Speech-To-Text (Online)
This page demonstrates how to obtain a transcription of speech contained in an audio file using our Speech-To-Text (STT) Web Service.
The Cloud Recognition v1 is officially released and is generally available from the https://api.soapboxlabs.com/v1/speech/recognition
endpoint.
Getting Started
Best Practices
Make sure to review the documentation around Audio Encoding and Best Practices.
Data Privacy
Review our Data Privacy resources
RESTful Web Services
Review the SoapBox Cloud Web Service documentation to familiarize yourself with the concepts involved.
Speech-To-Text Concepts
Familiarize yourself with the concepts of Speech-To-Text.
Custom Language Model (CLM)
You will need a CLM to use our Fluency service.
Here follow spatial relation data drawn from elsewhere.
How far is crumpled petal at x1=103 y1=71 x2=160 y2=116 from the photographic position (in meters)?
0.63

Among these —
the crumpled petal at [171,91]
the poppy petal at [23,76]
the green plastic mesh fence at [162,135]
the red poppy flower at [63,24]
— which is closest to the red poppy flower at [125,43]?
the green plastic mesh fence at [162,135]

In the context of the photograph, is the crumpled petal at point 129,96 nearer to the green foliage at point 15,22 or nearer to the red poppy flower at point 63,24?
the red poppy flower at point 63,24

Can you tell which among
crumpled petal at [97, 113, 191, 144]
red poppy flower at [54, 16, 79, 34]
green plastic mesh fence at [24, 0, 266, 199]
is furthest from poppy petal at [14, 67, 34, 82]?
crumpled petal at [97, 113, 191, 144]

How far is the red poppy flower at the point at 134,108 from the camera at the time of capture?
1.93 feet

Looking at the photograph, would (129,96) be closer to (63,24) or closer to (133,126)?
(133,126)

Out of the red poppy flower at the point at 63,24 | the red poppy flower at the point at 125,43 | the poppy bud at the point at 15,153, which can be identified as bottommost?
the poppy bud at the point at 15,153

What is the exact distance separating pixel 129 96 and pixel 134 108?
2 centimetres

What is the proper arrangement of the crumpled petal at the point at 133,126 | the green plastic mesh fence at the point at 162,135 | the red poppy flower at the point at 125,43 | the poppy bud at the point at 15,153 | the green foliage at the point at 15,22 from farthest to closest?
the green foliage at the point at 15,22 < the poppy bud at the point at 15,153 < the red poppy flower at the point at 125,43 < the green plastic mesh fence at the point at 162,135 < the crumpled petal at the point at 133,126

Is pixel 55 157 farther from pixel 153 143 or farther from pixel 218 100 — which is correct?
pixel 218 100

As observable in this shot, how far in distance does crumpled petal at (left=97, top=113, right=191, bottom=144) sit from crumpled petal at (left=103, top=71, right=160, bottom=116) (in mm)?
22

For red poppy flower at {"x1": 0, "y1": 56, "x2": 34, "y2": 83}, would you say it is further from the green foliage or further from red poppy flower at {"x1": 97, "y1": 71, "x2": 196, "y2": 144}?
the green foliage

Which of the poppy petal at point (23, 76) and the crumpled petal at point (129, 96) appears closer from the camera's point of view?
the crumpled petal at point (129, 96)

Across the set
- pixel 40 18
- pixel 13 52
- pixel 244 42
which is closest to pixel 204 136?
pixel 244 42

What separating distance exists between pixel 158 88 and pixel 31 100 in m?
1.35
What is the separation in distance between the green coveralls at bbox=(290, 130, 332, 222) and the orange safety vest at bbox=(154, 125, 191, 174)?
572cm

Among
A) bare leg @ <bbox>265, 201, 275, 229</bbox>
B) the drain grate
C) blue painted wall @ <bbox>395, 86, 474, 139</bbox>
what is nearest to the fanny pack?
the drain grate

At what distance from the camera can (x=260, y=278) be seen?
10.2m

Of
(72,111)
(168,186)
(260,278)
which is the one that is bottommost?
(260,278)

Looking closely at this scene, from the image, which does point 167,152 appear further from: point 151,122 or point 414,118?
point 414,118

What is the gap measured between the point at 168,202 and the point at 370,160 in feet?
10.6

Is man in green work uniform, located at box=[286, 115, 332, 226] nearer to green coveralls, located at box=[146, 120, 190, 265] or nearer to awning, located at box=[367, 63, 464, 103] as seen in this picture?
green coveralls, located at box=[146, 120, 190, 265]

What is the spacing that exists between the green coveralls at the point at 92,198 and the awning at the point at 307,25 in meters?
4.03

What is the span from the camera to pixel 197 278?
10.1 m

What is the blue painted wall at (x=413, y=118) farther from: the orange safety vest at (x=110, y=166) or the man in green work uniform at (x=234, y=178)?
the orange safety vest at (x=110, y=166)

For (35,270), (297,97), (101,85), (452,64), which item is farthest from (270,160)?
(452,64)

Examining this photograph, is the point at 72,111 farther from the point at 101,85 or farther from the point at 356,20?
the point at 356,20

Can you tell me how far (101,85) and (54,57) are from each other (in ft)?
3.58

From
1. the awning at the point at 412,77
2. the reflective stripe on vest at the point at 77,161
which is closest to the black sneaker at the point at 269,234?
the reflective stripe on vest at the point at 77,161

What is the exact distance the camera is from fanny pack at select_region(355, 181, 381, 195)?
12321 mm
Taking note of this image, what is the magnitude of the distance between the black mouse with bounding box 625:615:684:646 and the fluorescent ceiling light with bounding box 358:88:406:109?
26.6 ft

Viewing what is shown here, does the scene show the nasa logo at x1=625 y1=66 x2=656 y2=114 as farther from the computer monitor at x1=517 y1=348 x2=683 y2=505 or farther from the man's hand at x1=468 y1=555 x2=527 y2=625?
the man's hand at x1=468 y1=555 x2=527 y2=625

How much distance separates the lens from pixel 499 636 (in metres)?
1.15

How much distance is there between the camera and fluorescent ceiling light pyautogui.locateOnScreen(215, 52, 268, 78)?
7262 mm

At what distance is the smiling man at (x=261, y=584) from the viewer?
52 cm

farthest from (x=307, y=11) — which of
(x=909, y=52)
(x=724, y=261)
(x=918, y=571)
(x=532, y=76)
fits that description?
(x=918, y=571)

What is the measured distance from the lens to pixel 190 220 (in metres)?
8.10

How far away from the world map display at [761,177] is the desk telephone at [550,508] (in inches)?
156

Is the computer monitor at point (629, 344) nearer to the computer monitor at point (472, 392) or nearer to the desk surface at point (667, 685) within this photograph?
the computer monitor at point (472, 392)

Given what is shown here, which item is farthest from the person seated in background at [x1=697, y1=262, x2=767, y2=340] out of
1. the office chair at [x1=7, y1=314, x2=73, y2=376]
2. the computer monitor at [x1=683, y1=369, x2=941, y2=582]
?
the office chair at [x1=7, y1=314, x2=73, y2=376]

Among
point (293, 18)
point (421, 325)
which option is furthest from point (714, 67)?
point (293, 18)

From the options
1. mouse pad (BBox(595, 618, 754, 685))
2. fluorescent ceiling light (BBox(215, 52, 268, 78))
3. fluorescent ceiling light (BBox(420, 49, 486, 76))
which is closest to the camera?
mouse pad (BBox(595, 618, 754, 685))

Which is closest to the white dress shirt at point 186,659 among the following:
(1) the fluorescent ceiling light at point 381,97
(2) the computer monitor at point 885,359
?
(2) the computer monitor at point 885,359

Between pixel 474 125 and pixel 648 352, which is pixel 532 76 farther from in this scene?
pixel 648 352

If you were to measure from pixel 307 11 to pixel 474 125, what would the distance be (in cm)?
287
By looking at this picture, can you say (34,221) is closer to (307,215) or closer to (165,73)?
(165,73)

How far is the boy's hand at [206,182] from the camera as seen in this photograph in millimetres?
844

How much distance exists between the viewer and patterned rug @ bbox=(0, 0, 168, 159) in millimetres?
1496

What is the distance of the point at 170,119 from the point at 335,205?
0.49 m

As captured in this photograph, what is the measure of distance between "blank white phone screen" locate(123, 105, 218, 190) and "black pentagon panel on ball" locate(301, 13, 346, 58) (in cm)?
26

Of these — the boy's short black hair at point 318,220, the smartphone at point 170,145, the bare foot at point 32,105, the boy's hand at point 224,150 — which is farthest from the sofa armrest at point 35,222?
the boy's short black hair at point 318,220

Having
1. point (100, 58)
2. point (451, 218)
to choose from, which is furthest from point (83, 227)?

More information is available in Understanding CLMs.
Interaction Method
Choose an interaction method here. Asynchronous requests are priced differently to synchronous requests. Please contact us for more information.
Authentication
Review the Web Service Authentication documentation.
Sending a Cloud STT Request
Once authenticated, STT requests should be sent via HTTPS to:
The following CURL example interacts with the Recognition API in an asynchronous manner.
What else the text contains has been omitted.